The interference group generator 330 generates an interference group between cells having an interference signal level of a predetermined level or more based on the interference signal information received from each of the RASs 130 to 134. That is, the interference group generator 330 generates interference groups between preamble indexes having interference signal levels having a predetermined level or more.

The scheduling information setting unit 340 determines the number of users for each RAS 130 to 134 in the interference group, and sets offset and zone information corresponding to the number of users for each RAS 130 to 134. To generate scheduling information.

The usage mode information DB 350 may display usage mode information regarding the number of users connected to each RAS 130 to 134 or the idle state or traffic state of the user terminal for each RAS 130 to 134. Saving.

Figure 4 is a schematic diagram showing the internal configuration of the RAS according to the present invention.

Referring to FIG. 4, each of the RASs 130 to 134 according to the present invention includes a communication unit 410, a control unit 420, an interference signal information generation unit 430, a scheduling information storage unit 440, and a scheduling execution unit 450. ).

The communication unit 410 communicates with the ACR 120 or with a mobile communication terminal in a cell.

The control unit 420 converts the transmission data into an RF signal and transmits the signal, or measures the level of the interference signal from the neighboring cell to transmit the interference signal information and schedules the transmission data based on the scheduling information.

The interference signal information generation unit 430 receives the interference signal from the neighboring cell through the communication unit 610 and measures the level of the interference signals to generate the interference signal information.

The scheduling information storage unit 440 stores scheduling information received from the ACR 120, that is, offset values and zone information.

The scheduling execution unit 450 executes scheduling of transmission data according to the scheduling information.

6 is a flowchart illustrating a mobile communication service scheduling method according to an embodiment of the present invention.

First, in the mobile communication service system 100 to which the present invention is applied, one or more RASs 130 to 134 are installed in each floor of the building, and a plurality of RASs 130 to 134 for each floor are provided in the ACR 120. In addition to being connected to the dog ACR 120 performs the following operation in the state connected to the core network (110).

Referring to FIG. 6, first, each RAS 130 to 134 is installed at each floor in a building, and then measures an interference signal level coming from neighbor cells at power on (S610). In this case, the interference signal may be a signal strength based on a preamble transmitted by a neighbor base station or may be an intensity of a pilot signal in a data burst.

Accordingly, each RAS 130 to 134 measures the level of the interference signal coming from the cells of the adjacent RAS, and includes the base station unique number, for example, the base station ID or the preamble index, in the measured interference signal level. The ACR 120 transmits the data to the ACR 120 (S620).

At this time, each of the RAS (130 ~ 134) is transmitted to the ACR 120 by dividing the measured interference signal level by the preamble index or base station ID, and the ACR 120 itself for the preamble index having a value below a certain level. May not be sent.

Meanwhile, the ACR 120 which receives the interference signal level for each preamble index or base station ID from each of the RASs 130 to 134 generates an interference group between the preamble indexes having the level of the mutual interference signal having a predetermined level or more (S630). . That is, the ACR 120 generates interference groups between cells having an interference signal level of a predetermined level or more.

Subsequently, the ACR 120 determines the number of users for each RAS 130 to 134 in the interference group (S640). That is, since the ACR 120 stores usage mode information for each RAS 130 to 134 in the database, the ACR 120 determines the number of users for each RAS in the interference group based on this.
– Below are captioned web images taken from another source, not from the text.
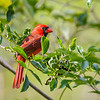 Northern Cardinal at Mead Gardens
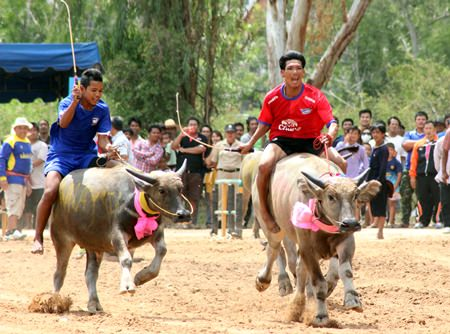Buffalos & riders charge down the track with only victory in mind.
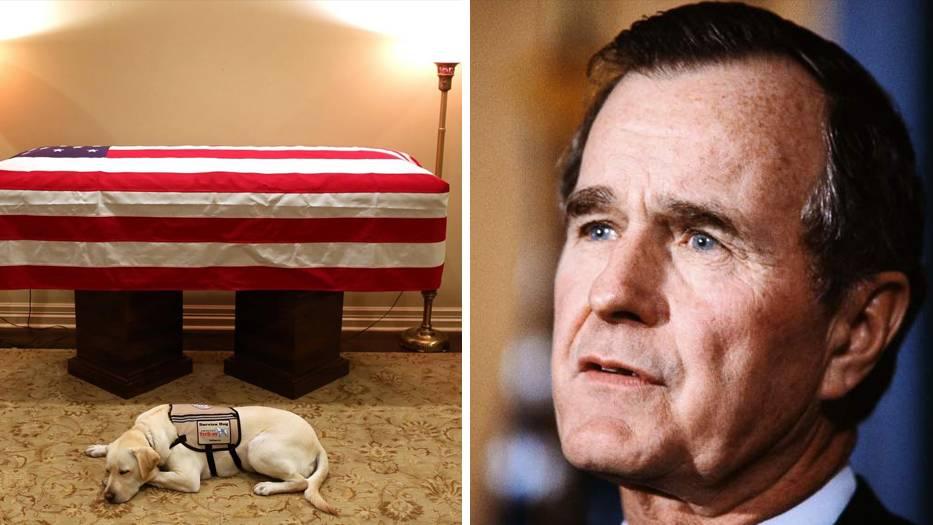 Trauer um Ex-Präsidenten: Treuer Begleiter bis zum Schluss: Hund von George H. W. Bush erweist ihm die letzte Ehre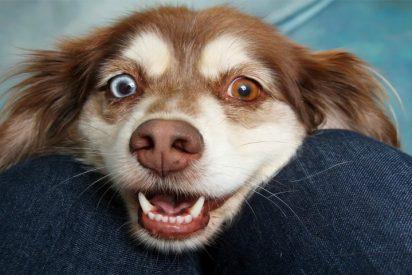 Mascotas: mira como reacciona este perro ante un truco de magia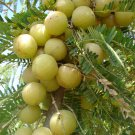 Rare Amla Indian Gooseberry Nelli Phyllanthus emblica Emblica officinalis  - 10 Seeds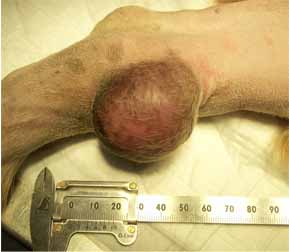 イヌの皮膚腫瘍切除2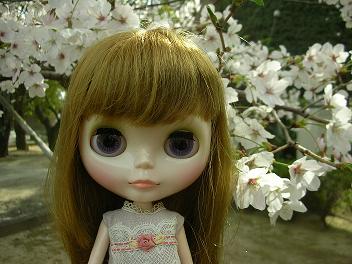 桜×ベアトリス1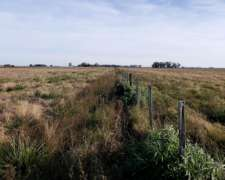 Campo Agrícola de 75 Has. en Entre Ríos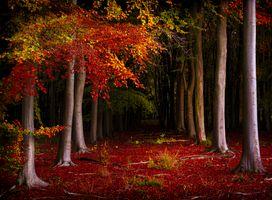 Фото бесплатно осенние краски, осенние листья, лес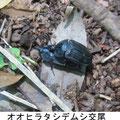 オオヒラタシデムシ交尾 5/27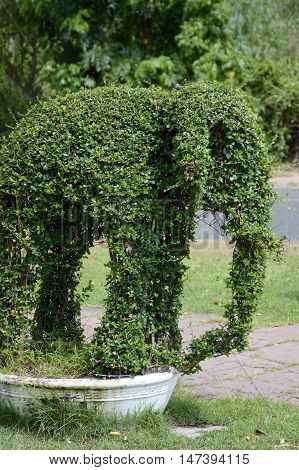 close up fresh green elephant dwarf trees in nature garden
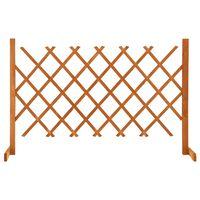 vidaXL Sodo treliažas-tvora, oranžinis, 120x90cm, eglės masyvas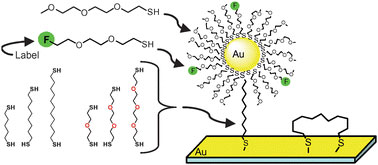 Fluorine-labelled thiols enable tracking of nanoparticle self-assembly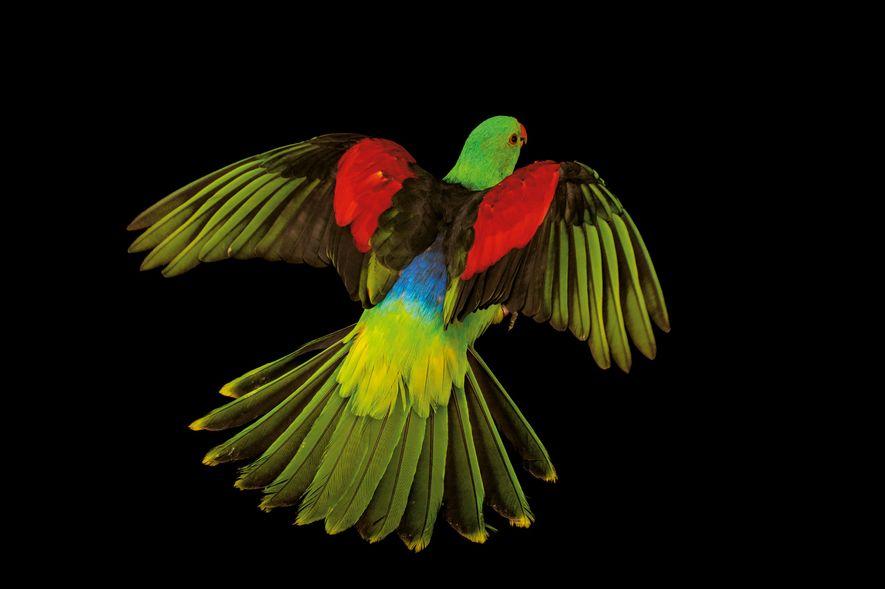 On trouve des perruches érythroptères en Australie, en Indonésie et en Papouasie Nouvelle-Guinée. Si les mâles ...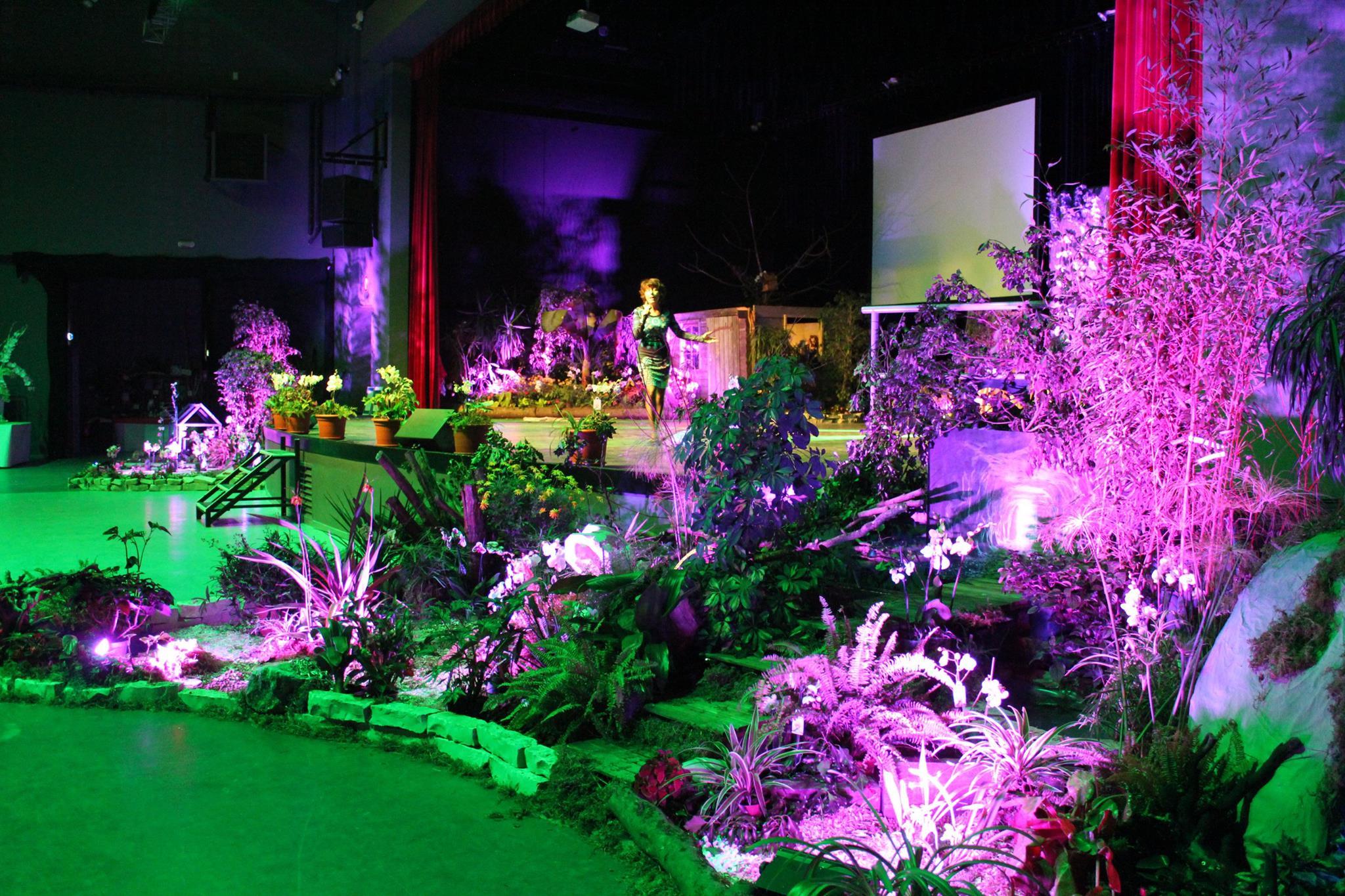 Orchidées en scène Intégral Belley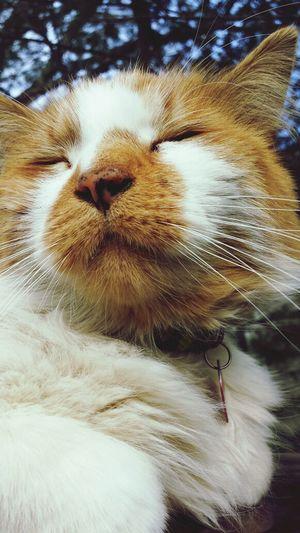 George Sunbathing I Love My Cat Eyem Cute Cats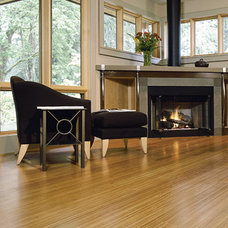 Contemporary Living Room Bamboo Floors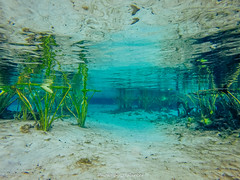 Alexander Springs (J. Parker Natural Florida Photographer) Tags: waterscape underwater gopro eelgrass color colorful vsco vscofilm alexandersprings spring water nature naturalbeauty wildflorida outdoor swimming swimminghole ocalanationalforest ocala florida centralflorida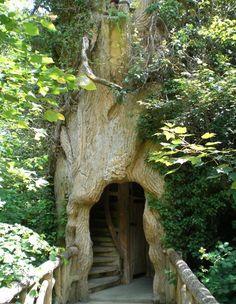 tree house inside the tree!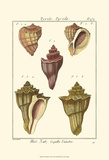 Pyrule Shells, Pl. 434 Prints by Denis Diderot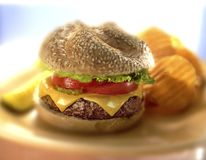 Burger. With chips on plate with topping Stock Image
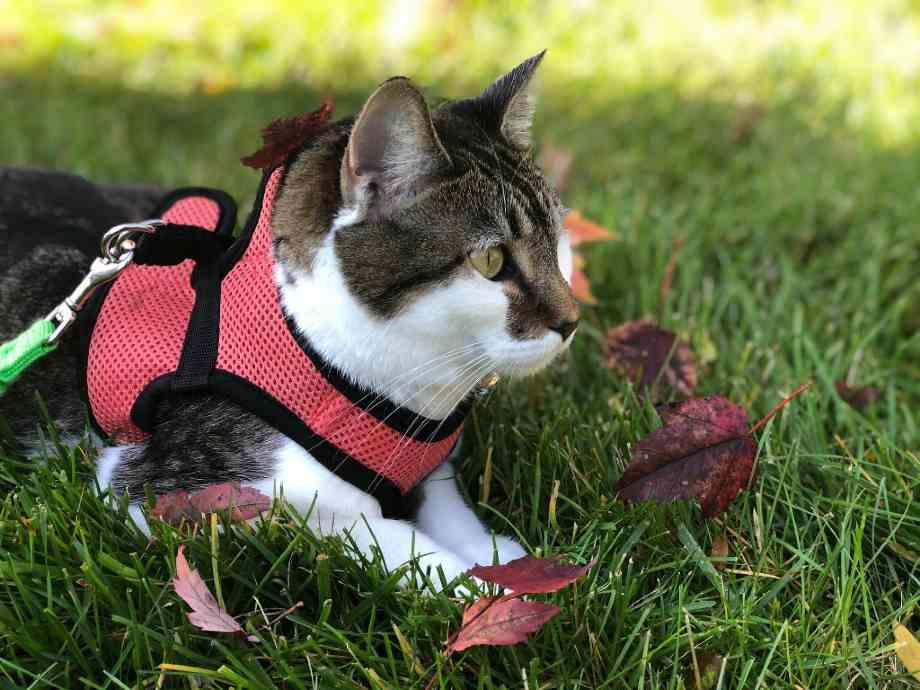 gato paseo con arnes en campo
The ACR 120 sets offset and zone information as shown in FIG. 5 by the number of users of each RAS in the interference group (S650).

When using, for example, 27 symbols for the downlink, the ACR 120 may set an offset for each RAS for a symbol other than the preamble 1 symbol and the M symbol used for the MAP (27-1-M). 5 is a diagram illustrating an example in which ACR sets offset and zone information for each RAS in an interference group. As shown in FIG. 5, the ACR 120 performs a first offset (1) and a first zone (Zone1) with respect to RAS1 so as not to overlap each RAS included in the interference group with respect to the offset and the zone. The second offset Offset2 and the second zone Zone2 are set for the RAS2, and the third offset Offset3 and the third zone Zone3 are set for the RAS3. At this time, the ACR 120 may set the offset and zone information in consideration of the number of users connected to each RAS and the required QoS level. In the case of WiMAX, an offset may be represented by a symbol start number as illustrated in FIG. 2, and a zone may be represented by the number of symbols as illustrated in FIG. 2.

ACR 120 transmits the set offset and zone information to each RAS (130 ~ 134) included in the interference group of the RAS connected to it (S660).

When the number of users for each RAS in the interference group increases or the usage mode information for each RAS is changed (S662), the ACR 120 performs the step S640 of setting the number of users for each RAS in the interference group.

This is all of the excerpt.